Scheduler DB — Scheduling#

Why Cassandra#

Scheduled notifications are 20% of total volume:

5M/sec × 20% = 1M scheduled notifications/sec write volume

1M writes/sec rules out relational DBs (PostgreSQL/MySQL cap around 10-50K writes/sec) and MongoDB (similar ceiling under update-heavy workloads). Cassandra handles 100K-200K writes/node — 1M/sec needs ~10 nodes, well within range.

Access Pattern — Not By User, By Time#

This is the critical insight that drives the entire schema. The scheduler's query is never:

"Give me all scheduled notifications for user X"

It is always:

"Give me all notifications that are due right now — across all users"

This is a fundamentally different access pattern from the notifications table. Partitioning by user_id here would mean the scheduler has to hit every partition in the cluster to find due notifications — a full scatter-gather at every poll. At 1M notifications stored across hundreds of partitions, that's hundreds of DB calls every second just to find what's due.

The partition key must be time-based.

Partition Key — Minute Bucket#

Why not exact timestamp? If scheduled_at is the partition key with full timestamp precision (e.g. 2026-04-19 09:00:03.421), every notification lands on its own partition. Millions of tiny partitions, each with one row. Cassandra's overhead per partition makes this extremely inefficient.

Why not hour bucket? hour_bucket = "2026-04-19-09" groups all notifications due between 9am and 10am on the same partition. At first glance this seems fine — but a marketing campaign scheduled for 9:00am puts 10M notifications in the same partition simultaneously. Hot partition.

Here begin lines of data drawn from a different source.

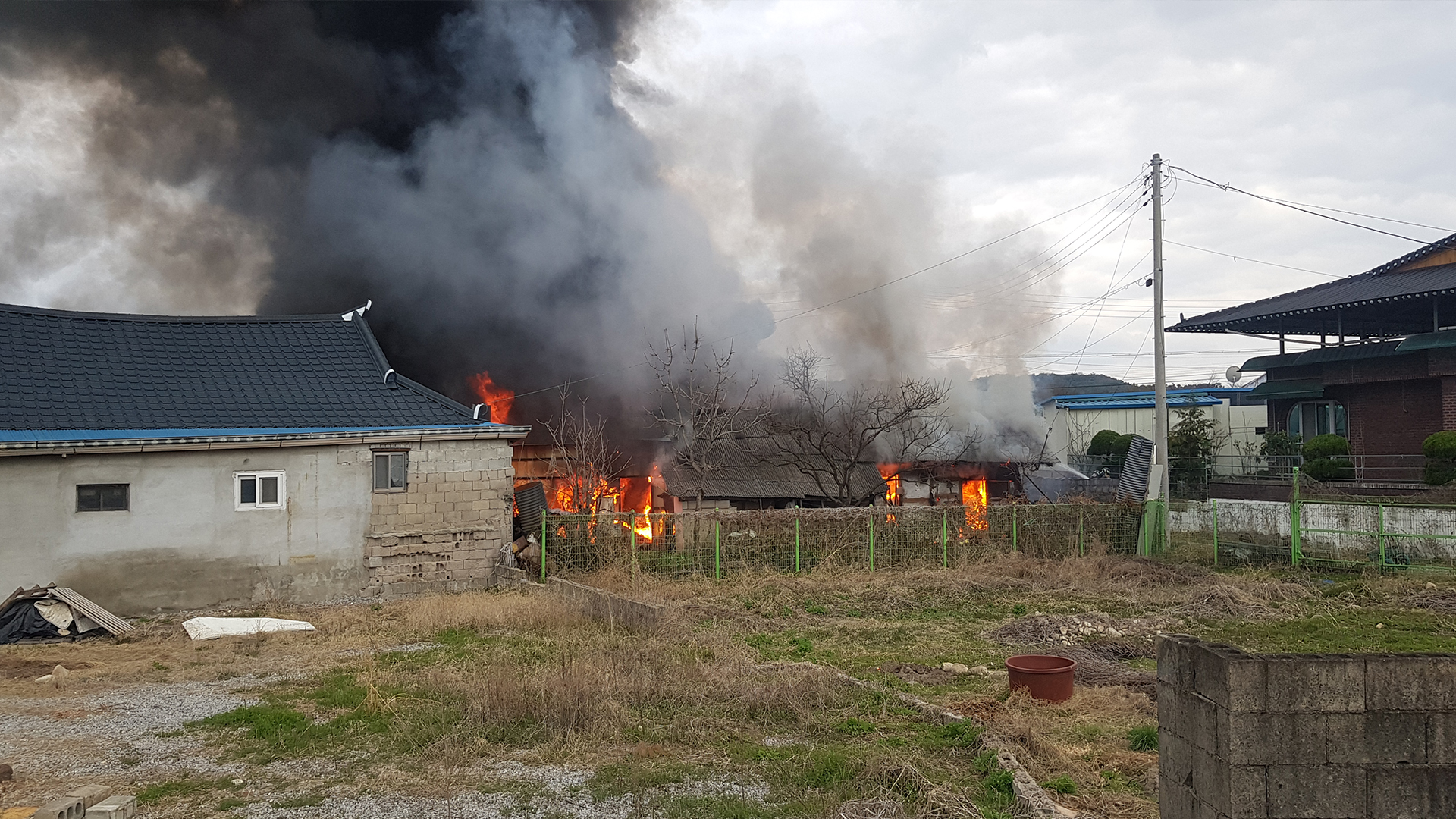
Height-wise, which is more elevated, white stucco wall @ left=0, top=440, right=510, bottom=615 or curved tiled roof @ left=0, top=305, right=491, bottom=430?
curved tiled roof @ left=0, top=305, right=491, bottom=430

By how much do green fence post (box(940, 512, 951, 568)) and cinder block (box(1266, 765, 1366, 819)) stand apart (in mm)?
14903

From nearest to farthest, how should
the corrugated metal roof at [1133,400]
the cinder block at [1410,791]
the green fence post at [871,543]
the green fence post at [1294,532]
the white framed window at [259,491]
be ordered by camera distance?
the cinder block at [1410,791]
the white framed window at [259,491]
the green fence post at [1294,532]
the green fence post at [871,543]
the corrugated metal roof at [1133,400]

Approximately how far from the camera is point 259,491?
15.7 m

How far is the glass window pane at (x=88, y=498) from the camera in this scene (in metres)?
14.4

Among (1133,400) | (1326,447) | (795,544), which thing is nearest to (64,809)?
(795,544)

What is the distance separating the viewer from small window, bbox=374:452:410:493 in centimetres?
1670

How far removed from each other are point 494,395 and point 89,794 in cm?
Result: 2320

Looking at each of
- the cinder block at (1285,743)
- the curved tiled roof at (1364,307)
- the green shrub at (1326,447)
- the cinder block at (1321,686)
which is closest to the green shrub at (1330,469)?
the green shrub at (1326,447)

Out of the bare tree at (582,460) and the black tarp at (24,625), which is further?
the bare tree at (582,460)

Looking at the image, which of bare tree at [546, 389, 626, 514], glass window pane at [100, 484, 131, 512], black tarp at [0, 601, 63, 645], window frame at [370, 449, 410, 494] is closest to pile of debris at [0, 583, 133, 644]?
black tarp at [0, 601, 63, 645]

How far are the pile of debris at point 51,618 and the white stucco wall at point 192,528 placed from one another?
1011 mm

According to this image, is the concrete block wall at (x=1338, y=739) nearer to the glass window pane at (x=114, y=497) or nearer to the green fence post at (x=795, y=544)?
the green fence post at (x=795, y=544)

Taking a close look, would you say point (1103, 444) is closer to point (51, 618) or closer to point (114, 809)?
point (51, 618)

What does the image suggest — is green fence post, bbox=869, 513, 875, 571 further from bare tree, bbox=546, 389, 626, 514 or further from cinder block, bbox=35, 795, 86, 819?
cinder block, bbox=35, 795, 86, 819
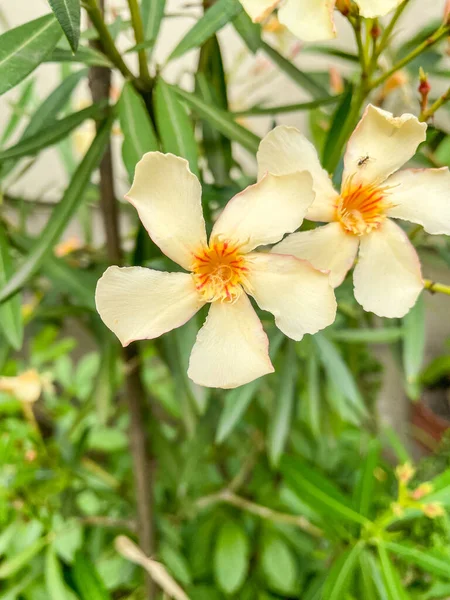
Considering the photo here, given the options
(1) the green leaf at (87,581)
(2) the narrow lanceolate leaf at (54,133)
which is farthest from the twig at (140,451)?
(2) the narrow lanceolate leaf at (54,133)

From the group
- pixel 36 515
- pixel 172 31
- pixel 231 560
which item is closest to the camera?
pixel 36 515

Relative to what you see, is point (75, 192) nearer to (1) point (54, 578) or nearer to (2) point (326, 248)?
(2) point (326, 248)

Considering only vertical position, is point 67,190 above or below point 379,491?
above

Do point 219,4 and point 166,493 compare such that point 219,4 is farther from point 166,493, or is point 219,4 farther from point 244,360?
point 166,493

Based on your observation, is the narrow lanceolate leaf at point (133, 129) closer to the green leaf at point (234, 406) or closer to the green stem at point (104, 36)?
the green stem at point (104, 36)

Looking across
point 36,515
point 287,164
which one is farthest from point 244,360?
point 36,515
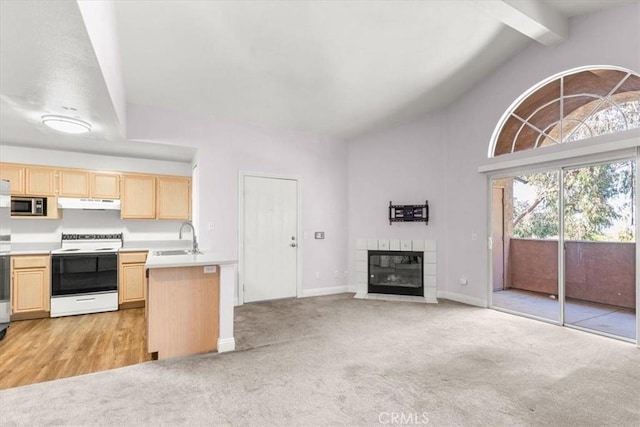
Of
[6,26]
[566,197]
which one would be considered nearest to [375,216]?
[566,197]

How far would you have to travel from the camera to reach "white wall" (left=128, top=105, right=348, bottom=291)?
4402 mm

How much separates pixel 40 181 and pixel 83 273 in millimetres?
1437

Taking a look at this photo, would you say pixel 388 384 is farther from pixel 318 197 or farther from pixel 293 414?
pixel 318 197

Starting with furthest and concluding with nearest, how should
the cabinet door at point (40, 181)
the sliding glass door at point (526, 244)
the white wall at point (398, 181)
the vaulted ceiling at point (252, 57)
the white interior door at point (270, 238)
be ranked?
the white wall at point (398, 181) < the white interior door at point (270, 238) < the cabinet door at point (40, 181) < the sliding glass door at point (526, 244) < the vaulted ceiling at point (252, 57)

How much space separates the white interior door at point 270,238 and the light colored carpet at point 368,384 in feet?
4.52

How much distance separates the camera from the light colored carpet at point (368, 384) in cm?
200

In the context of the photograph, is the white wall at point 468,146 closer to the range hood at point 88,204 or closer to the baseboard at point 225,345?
the baseboard at point 225,345

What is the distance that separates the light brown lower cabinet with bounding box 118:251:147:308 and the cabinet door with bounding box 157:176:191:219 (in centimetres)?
76

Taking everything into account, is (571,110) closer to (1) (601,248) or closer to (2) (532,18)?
(2) (532,18)

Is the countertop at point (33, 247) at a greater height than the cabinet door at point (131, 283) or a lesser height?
greater

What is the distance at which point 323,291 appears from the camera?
17.9ft

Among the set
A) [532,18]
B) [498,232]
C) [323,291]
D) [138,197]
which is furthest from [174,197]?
[532,18]

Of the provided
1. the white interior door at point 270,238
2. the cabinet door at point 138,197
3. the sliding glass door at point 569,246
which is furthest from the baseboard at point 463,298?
the cabinet door at point 138,197

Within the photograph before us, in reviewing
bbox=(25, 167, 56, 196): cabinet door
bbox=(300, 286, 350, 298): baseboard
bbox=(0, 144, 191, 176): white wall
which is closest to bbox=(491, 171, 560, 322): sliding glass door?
bbox=(300, 286, 350, 298): baseboard
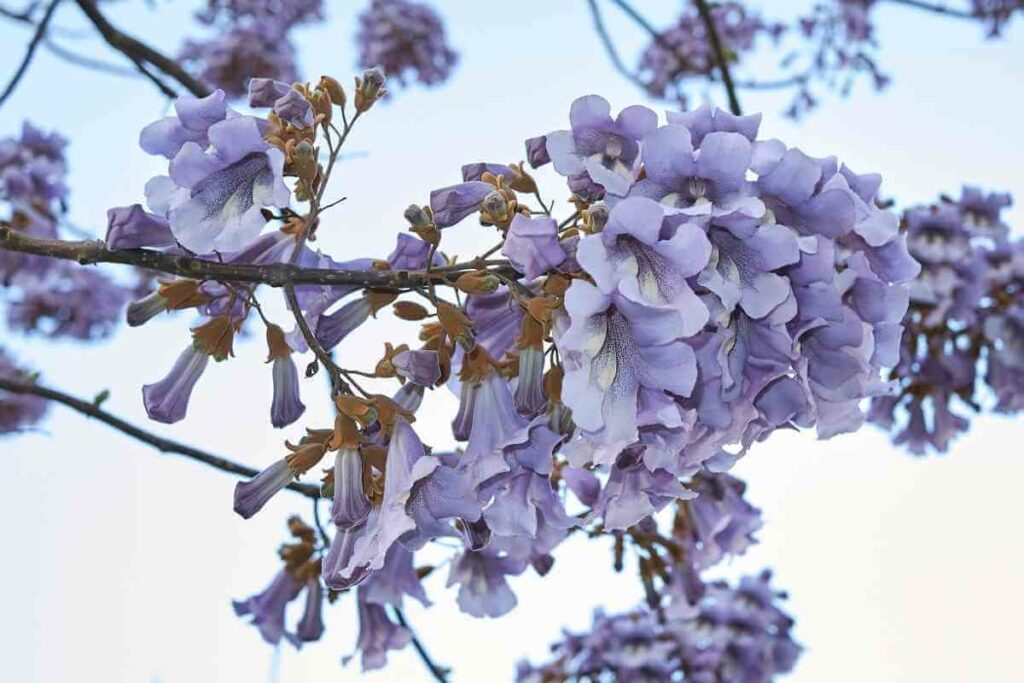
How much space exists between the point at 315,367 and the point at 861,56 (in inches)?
335

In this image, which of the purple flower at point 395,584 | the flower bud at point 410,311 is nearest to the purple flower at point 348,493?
the flower bud at point 410,311

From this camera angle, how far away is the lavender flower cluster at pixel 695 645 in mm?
6516

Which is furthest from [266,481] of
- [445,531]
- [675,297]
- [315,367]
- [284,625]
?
[284,625]

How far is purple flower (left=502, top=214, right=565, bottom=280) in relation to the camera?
6.52 feet

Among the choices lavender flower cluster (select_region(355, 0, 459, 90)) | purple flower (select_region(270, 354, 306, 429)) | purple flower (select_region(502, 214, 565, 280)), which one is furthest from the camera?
lavender flower cluster (select_region(355, 0, 459, 90))

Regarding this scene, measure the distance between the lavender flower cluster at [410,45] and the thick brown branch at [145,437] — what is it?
8.52 metres

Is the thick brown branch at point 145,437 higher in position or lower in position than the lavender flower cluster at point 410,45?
lower

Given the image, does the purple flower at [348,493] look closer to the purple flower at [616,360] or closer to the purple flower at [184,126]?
the purple flower at [616,360]

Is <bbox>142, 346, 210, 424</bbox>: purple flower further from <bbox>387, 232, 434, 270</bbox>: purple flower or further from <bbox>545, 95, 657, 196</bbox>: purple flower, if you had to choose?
<bbox>545, 95, 657, 196</bbox>: purple flower

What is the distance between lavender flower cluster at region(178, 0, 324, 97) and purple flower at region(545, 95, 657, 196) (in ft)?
29.7

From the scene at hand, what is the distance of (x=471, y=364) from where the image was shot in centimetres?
238

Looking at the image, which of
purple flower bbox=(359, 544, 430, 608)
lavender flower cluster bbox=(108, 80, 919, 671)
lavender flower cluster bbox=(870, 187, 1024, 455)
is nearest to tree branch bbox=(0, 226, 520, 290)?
lavender flower cluster bbox=(108, 80, 919, 671)

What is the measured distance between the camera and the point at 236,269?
2223 millimetres

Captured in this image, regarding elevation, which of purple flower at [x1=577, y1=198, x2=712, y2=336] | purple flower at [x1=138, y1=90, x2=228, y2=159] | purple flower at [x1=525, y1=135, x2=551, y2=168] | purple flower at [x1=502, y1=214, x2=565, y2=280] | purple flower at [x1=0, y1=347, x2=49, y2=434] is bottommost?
purple flower at [x1=577, y1=198, x2=712, y2=336]
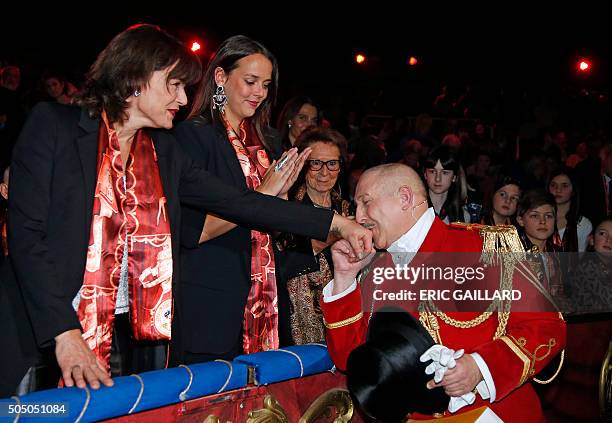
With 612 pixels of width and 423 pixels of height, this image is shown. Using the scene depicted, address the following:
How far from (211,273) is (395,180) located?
83 centimetres

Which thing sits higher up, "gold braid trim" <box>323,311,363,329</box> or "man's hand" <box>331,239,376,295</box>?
"man's hand" <box>331,239,376,295</box>

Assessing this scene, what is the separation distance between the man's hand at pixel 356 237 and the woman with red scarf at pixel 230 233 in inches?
17.1

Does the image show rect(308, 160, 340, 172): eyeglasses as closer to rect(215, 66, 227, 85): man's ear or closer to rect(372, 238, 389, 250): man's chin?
rect(215, 66, 227, 85): man's ear

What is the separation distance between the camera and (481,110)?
14.1 meters

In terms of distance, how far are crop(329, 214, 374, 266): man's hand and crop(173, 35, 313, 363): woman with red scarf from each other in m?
0.43

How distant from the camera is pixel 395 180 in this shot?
2982 mm

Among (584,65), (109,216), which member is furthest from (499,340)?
(584,65)

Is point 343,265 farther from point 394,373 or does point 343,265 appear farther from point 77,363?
point 77,363

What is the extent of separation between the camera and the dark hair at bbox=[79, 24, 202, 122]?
2615mm

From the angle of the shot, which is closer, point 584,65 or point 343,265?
point 343,265

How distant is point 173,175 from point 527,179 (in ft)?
19.8

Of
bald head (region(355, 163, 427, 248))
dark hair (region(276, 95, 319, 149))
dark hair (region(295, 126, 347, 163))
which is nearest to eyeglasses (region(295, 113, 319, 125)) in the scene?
dark hair (region(276, 95, 319, 149))

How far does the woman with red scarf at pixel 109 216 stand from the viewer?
2.29 meters

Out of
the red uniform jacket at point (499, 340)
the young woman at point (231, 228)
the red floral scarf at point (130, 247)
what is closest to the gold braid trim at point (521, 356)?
the red uniform jacket at point (499, 340)
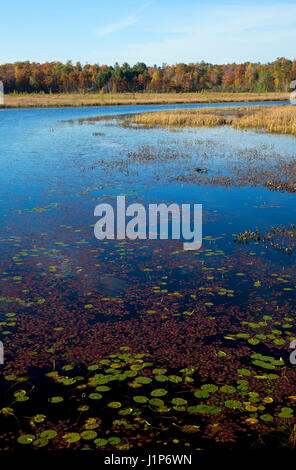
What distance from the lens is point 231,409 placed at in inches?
201

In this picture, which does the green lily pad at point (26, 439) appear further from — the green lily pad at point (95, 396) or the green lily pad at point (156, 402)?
the green lily pad at point (156, 402)

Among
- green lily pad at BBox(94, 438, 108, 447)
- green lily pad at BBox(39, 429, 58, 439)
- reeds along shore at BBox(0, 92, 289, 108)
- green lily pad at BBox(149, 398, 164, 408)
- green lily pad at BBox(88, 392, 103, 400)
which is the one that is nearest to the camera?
green lily pad at BBox(94, 438, 108, 447)

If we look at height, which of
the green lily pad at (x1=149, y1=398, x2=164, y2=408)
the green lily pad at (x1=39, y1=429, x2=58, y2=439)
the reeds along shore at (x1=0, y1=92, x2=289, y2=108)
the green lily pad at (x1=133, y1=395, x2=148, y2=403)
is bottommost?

Why minute bucket works: minute_bucket = "2026-04-19-09-00" groups all notifications due within the same minute. Fine enough to spread load across 60× more partitions than hour buckets, coarse enough to avoid millions of single-row partitions.

Scheduler queries one minute bucket at a time:
SELECT * FROM scheduled_notifications 
WHERE minute_bucket = '2026-04-19-09-00' 
AND scheduled_at <= now()

One partition read — no scatter-gather.

Clustering Key — scheduled_at ASC#

Within a minute bucket partition, rows are sorted by scheduled_at ascending. The scheduler reads from the earliest due notification to the latest — a sequential disk read. Efficient range scan.

Schema#

CREATE TABLE scheduled_notifications (
    minute_bucket   TEXT,          -- e.g. '2026-04-19-09-00'
    scheduled_at    TIMESTAMP,
    notification_id UUID,
    user_id         UUID,
    channel         TEXT,          -- PUSH / SMS / EMAIL
    template_data   TEXT,          -- JSON blob
    created_at      TIMESTAMP,

    PRIMARY KEY (minute_bucket, scheduled_at, notification_id)
) WITH CLUSTERING ORDER BY (scheduled_at ASC, notification_id ASC);

notification_id is included in the primary key to avoid collisions — two notifications scheduled for the exact same millisecond would otherwise overwrite each other.

Common Trap — Partitioning by user_id

The instinct is to reuse the same partition key as the notifications table. But the access pattern here is "what's due now across all users" — not "what's scheduled for this user." Partitioning by user_id forces a full cluster scan on every scheduler poll. Always design the partition key around the query, not the entity.